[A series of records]
###
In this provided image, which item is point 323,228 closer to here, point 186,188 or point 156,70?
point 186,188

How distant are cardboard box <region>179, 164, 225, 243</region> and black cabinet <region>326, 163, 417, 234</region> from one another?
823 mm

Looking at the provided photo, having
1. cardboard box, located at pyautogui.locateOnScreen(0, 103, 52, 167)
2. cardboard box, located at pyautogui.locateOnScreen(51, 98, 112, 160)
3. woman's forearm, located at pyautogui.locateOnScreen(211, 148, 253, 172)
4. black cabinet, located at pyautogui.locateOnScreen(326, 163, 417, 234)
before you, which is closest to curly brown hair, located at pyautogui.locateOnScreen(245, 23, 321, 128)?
###
> _Exercise requirements_: Set down all of the lines above word for word, from the first to the last.

> _Correct output_:
In this provided image, which item is point 323,228 closer to here, point 186,188 or point 156,70?
point 186,188

How distant are cardboard box <region>179, 164, 225, 243</region> and black cabinet <region>326, 163, 417, 234</region> from one another?
823 mm

Looking at the provided photo, having
1. cardboard box, located at pyautogui.locateOnScreen(0, 103, 52, 167)
2. cardboard box, located at pyautogui.locateOnScreen(51, 98, 112, 160)
3. woman's forearm, located at pyautogui.locateOnScreen(211, 148, 253, 172)
4. black cabinet, located at pyautogui.locateOnScreen(326, 163, 417, 234)
before you, which is closest to curly brown hair, located at pyautogui.locateOnScreen(245, 23, 321, 128)?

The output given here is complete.